In a different interview reported in January 2019, Dr. Wen is quoted as saying, “The last thing I would want is people to get the impression that we are backing off of our core services.” She also said, “What we will always be here to do is provide abortion access as part of the full spectrum of reproductive health care, it’s who we are….”
Tearing apart a child in the womb, limb by limb and piece by piece, is healthcare. It is part of women’s healthcare and reproductive healthcare, according to leaders (new and old) of Planned Parenthood. In their most recent annual report, Planned Parenthood reported 332,757 abortions in the U.S. And, according to a number of leaders (political and otherwise), abortion is not only legal but also laudable from conception until, and even beyond, birth.
Quote Set 2
“All issues are political issues, and politics itself is a mass of lies, evasions, folly, hatred, and schizophrenia….”
“Political language—and with variations this is true of all political parties, from Conservatives to Anarchists—is designed to make lies sound truthful and murder respectable, and to give an appearance of solidity to pure wind.”
“We should not let politics enter the exam room.”
Let’s ignore the role politics plays in the exam room.
It should be noted that Planned Parenthood has three national committees involved in federal campaign work: Planned Parenthood Action Fund, Planned Parenthood Action Fund PAC and Planned Parenthood Votes. The last committee listed spent $22 million during the 2016 election. Dr. Wen is employed by Planned Parenthood; there has been no announcement that she is serving without pay by this publicly-funded entity. We should not be deceived. Politics has more than entered the exam room. Politics built the Planned Parenthood exam rooms. Politics sustains Planned Parenthood. If politics were removed from Planned Parenthood, pink hats would be replaced with pink slips.
What can we do? With regard to our own speech and writing, Orwell had some good suggestions for his readers:
- Never use a metaphor, simile or other figure of speech that you are used to seeing in print.
- Never use a long word where a short one will do.
- If it is possible to cut a word out, always cut it out.
- Never use the passive where you can use the active.
- Never use a foreign phrase, a scientific word or a jargon word if you can think of an everyday English equivalent.
- Break any of these rules sooner than say anything outright barbarous.
With regard to our reading, I would add another corrective. If someone winks at the murder of innocents, do not think that truth will escape unscathed. It is always wise to ask ourselves:
- What is the person saying?
- What is the person not saying?
- What do the euphemisms being used actually represent?
- What would this look like in plain English?
In plain English: Abortion does not cure disease.
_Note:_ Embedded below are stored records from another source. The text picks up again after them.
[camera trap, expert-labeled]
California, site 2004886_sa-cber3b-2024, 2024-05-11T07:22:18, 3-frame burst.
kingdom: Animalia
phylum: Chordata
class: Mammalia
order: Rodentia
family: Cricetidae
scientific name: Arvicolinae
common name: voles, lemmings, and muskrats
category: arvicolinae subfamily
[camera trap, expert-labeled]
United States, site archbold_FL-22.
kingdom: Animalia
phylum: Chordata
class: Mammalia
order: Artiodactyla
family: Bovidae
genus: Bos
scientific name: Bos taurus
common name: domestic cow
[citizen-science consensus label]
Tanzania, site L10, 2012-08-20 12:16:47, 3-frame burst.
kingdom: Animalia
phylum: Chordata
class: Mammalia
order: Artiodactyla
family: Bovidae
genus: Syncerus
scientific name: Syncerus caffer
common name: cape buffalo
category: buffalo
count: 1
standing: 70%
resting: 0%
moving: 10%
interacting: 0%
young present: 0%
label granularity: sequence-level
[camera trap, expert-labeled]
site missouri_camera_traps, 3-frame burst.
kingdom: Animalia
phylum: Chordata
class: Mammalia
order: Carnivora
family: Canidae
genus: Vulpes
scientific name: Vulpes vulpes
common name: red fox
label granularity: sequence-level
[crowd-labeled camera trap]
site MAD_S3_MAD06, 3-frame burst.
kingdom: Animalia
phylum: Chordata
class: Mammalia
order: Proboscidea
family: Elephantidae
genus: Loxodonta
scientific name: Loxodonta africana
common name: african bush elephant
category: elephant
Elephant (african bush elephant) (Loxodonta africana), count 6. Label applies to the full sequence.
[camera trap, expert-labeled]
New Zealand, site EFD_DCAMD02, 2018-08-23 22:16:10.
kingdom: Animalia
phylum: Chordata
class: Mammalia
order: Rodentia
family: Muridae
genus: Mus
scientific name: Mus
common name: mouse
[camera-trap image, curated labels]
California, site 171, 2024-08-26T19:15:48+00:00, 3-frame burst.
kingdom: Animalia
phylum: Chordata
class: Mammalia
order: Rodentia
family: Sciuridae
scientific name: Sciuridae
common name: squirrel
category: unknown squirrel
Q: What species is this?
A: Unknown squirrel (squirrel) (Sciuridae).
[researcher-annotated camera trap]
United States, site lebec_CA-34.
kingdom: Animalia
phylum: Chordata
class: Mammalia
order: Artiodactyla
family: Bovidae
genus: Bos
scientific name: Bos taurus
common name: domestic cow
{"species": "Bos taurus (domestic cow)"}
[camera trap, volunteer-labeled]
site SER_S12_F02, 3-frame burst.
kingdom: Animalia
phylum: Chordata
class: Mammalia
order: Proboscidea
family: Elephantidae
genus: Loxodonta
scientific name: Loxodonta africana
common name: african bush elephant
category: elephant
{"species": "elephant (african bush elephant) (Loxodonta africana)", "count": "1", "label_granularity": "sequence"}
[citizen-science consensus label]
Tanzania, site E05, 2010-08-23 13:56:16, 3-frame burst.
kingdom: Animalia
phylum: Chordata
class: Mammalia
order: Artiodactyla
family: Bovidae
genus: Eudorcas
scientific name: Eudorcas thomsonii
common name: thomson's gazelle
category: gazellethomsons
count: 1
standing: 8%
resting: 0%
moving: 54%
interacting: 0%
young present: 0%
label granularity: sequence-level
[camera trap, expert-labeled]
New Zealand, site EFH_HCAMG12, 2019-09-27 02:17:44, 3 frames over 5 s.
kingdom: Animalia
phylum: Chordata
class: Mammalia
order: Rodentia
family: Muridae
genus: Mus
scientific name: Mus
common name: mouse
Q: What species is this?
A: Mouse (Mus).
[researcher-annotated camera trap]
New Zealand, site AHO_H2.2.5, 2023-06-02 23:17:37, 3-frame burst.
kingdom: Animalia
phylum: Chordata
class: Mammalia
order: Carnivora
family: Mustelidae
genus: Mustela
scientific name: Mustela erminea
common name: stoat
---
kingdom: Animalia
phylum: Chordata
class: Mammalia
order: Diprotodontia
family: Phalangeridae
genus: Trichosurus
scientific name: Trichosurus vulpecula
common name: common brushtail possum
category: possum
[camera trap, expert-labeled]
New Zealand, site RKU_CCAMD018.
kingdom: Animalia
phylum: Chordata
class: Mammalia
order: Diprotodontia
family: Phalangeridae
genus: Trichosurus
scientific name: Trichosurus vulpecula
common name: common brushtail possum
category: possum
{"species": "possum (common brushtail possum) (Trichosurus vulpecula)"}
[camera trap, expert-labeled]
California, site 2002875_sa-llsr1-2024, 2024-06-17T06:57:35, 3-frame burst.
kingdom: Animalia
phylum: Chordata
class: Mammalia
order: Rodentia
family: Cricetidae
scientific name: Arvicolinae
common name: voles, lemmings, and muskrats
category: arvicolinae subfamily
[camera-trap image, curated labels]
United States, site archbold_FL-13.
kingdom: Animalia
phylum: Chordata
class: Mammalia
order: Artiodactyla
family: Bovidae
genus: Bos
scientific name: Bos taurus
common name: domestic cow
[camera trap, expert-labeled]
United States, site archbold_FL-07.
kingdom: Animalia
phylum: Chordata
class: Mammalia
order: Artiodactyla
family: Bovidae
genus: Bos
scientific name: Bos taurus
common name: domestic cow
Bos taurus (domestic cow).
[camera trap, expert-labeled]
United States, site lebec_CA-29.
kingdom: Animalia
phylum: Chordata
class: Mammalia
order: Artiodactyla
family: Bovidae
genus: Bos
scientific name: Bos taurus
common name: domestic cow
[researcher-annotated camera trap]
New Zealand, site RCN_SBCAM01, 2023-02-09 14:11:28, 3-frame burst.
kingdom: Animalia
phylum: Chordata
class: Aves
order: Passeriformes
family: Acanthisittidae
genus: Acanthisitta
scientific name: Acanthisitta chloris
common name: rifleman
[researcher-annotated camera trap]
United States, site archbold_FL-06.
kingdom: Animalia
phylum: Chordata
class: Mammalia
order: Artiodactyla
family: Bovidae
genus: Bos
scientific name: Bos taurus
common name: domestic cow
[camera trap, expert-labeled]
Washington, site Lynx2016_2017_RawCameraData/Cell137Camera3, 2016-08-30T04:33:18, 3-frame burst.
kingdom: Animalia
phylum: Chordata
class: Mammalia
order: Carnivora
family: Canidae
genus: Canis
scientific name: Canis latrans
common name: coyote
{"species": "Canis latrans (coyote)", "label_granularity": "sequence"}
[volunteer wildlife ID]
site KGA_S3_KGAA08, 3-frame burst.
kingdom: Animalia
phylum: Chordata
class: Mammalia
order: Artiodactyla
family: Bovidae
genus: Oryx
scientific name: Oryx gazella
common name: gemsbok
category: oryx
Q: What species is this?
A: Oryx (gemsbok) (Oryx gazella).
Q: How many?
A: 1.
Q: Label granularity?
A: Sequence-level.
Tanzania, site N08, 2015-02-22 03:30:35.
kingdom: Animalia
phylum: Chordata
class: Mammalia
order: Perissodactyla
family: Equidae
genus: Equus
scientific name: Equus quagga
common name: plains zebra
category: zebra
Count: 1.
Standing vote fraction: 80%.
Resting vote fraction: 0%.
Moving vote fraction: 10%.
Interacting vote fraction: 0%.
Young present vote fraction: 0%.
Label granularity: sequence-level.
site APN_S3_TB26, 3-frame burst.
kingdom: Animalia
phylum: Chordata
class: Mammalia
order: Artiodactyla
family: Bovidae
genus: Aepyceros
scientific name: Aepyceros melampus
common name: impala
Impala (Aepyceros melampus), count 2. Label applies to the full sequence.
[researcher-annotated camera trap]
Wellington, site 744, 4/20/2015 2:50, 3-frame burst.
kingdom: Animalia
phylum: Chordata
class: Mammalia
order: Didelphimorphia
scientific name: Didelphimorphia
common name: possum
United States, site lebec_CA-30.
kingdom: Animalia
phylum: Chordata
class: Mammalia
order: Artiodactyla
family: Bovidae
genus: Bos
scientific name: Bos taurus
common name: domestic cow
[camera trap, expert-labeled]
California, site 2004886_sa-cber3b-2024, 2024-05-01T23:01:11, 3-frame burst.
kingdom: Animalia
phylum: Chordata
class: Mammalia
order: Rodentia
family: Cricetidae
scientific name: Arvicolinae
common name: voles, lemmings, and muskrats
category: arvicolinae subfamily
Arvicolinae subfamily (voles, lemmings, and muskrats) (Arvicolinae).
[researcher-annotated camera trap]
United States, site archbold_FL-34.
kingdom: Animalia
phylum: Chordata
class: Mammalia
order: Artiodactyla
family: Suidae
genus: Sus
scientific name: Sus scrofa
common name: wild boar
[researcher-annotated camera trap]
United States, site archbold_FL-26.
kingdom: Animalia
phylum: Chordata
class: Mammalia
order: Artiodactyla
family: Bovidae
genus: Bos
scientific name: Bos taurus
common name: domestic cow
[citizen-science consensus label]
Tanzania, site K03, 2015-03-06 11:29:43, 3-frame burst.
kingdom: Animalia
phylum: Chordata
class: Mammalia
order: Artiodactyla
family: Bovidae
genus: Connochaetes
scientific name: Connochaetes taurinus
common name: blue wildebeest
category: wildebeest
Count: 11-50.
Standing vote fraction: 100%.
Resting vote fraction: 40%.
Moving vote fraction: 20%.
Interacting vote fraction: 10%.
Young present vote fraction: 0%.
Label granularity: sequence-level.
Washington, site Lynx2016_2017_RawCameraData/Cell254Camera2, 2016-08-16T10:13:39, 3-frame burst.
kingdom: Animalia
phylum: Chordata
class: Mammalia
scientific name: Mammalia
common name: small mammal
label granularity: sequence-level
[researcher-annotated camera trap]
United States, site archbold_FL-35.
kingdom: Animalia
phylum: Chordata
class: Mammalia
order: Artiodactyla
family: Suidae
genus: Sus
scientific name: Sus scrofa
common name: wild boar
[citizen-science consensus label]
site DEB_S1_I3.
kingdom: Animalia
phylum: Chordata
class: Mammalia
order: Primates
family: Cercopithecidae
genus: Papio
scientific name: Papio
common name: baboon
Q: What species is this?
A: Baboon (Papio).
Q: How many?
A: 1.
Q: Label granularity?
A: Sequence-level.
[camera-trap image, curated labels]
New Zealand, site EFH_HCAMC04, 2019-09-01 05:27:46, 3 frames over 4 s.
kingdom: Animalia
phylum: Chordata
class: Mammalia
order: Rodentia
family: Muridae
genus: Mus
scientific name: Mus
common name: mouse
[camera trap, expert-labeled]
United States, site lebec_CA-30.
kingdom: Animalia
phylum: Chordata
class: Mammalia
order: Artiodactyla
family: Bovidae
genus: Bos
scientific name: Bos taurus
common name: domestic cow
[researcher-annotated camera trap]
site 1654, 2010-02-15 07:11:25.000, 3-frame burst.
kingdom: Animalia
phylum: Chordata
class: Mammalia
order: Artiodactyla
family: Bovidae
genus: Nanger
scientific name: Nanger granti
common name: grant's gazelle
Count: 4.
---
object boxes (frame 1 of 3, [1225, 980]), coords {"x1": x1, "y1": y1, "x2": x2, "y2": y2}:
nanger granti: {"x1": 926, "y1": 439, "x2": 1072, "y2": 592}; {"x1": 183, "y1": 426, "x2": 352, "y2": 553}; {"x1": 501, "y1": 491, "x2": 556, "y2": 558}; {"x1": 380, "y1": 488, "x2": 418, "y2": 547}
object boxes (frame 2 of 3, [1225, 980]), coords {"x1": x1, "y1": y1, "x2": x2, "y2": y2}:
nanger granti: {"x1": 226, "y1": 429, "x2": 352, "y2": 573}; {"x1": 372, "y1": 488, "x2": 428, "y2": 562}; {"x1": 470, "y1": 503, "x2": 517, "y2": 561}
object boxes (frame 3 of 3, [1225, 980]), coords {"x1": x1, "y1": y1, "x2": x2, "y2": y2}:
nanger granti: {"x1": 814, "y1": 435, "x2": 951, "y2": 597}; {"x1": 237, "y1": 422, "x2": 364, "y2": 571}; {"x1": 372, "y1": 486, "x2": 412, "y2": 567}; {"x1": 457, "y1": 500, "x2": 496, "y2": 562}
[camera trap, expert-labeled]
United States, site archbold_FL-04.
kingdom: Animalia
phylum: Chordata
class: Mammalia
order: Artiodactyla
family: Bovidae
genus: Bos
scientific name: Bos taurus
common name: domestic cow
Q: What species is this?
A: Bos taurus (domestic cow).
Abortion brutally severs a mother from her child—permanently. Abortion brings money to the abortionist and his or her institution. Repeat abortions bring repeat payments to the abortionist and his or her institution. Abortion reduces babies to human tissue. The abortionist provides human tissue for researchers—at a price. This is not Mother Teresa and the Missionaries of Charity. Abortion is a business. Abortion is not healthcare.